• Reading text
::::::::::

One of the dotterel this morning getting some training in for the weather it can expect all summer on the tops

Posted April 13, 2012 by wildcrail in Sightings

April 12th   Leave a comment

It’s evening sea-watching season again. With the light evenings I get the opportunity to do a bit of sea-watching from my house every day while I am putting my children to bed. Well that’s what I’m officially doing, but they can pretty much manage without me now so leaving me to supervise from my telescope, stationed conveniently in my son’s room. Anyway, tonight I was rewarded with the first puffin of the year. Still a bit sooty around the face and without a very bright bill, but clearly on its way to breeding plumage and probably on its way to the Isle of May. They start turning up there this time of year although we don’t really see them commonly off Crail until May when they start foraging away from the island in earnest.

::::::::::

• Data excerpt
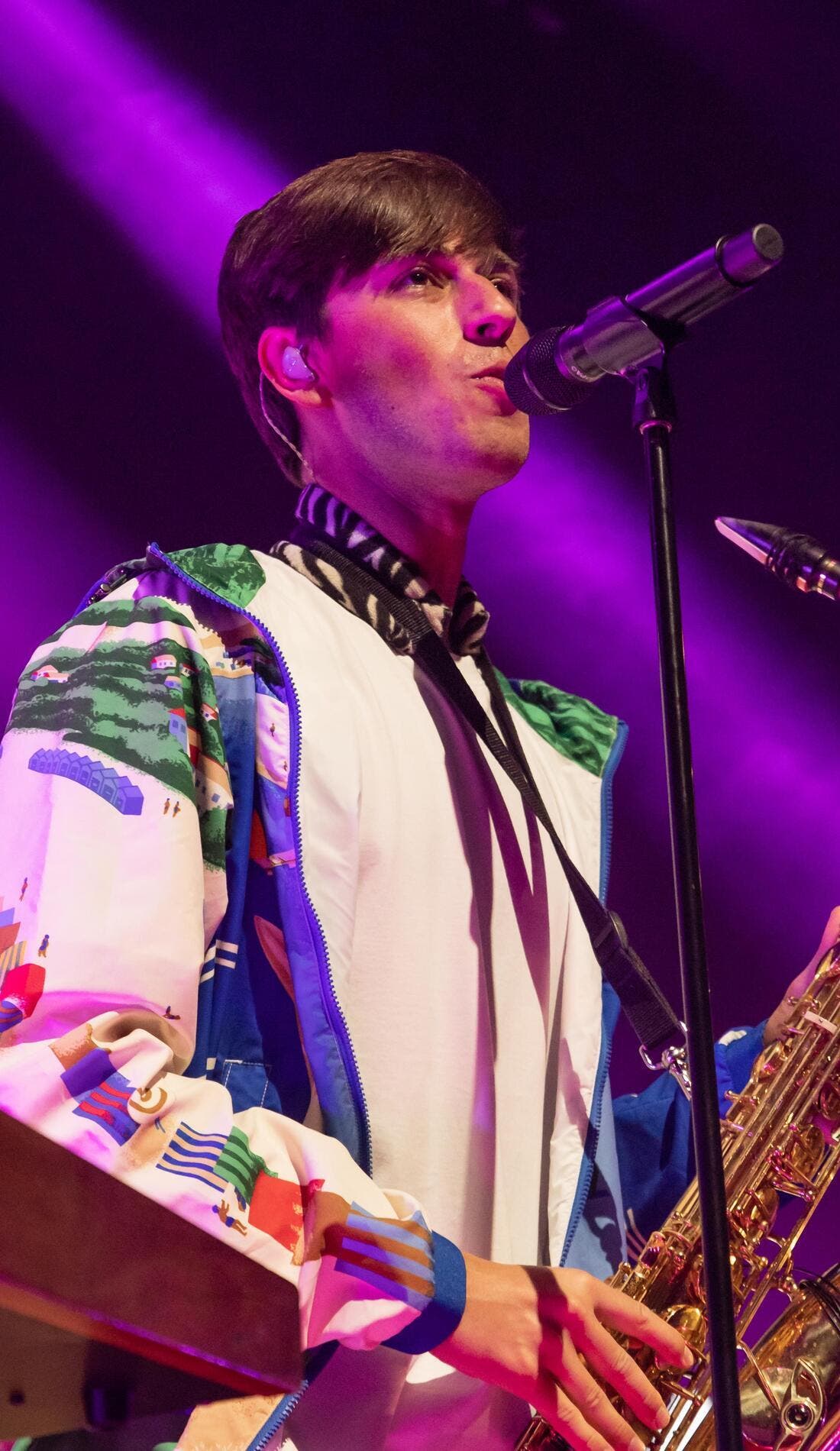 Drax Project promotional image for upcoming events and ticket sales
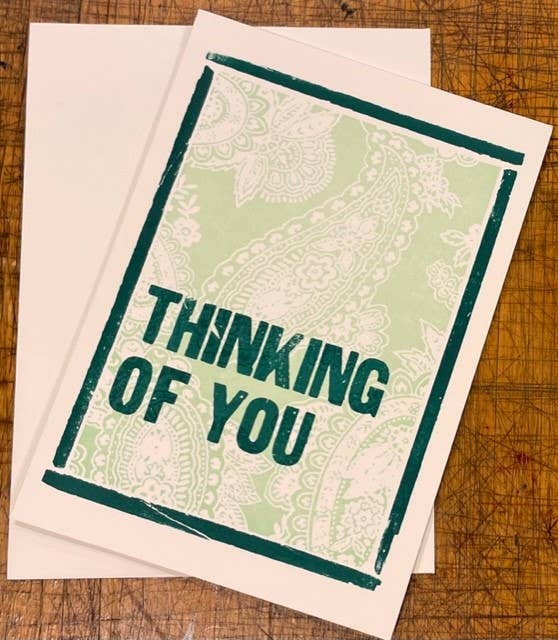 Thinking Of You Card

::::::::::

• Exercise instructions
1: In the sea-watching blog post, in which room is the writer's telescope stationed?
2: Condense the paragraph of the sea-watching blog post that begins "It’s evening sea-watching season again" into two or three sentences, keeping its main facts.

• Completed exercise
1: In the writer's son's room.

2: With light evenings back, I sea-watch from my house every day through a telescope in my son's room while putting my children to bed. Tonight I saw the year's first puffin, still sooty around the face with a dull bill but heading into breeding plumage and probably toward the Isle of May. Puffins start arriving there at this time of year, though they aren't commonly seen off Crail until May, when they start foraging away from the island in earnest.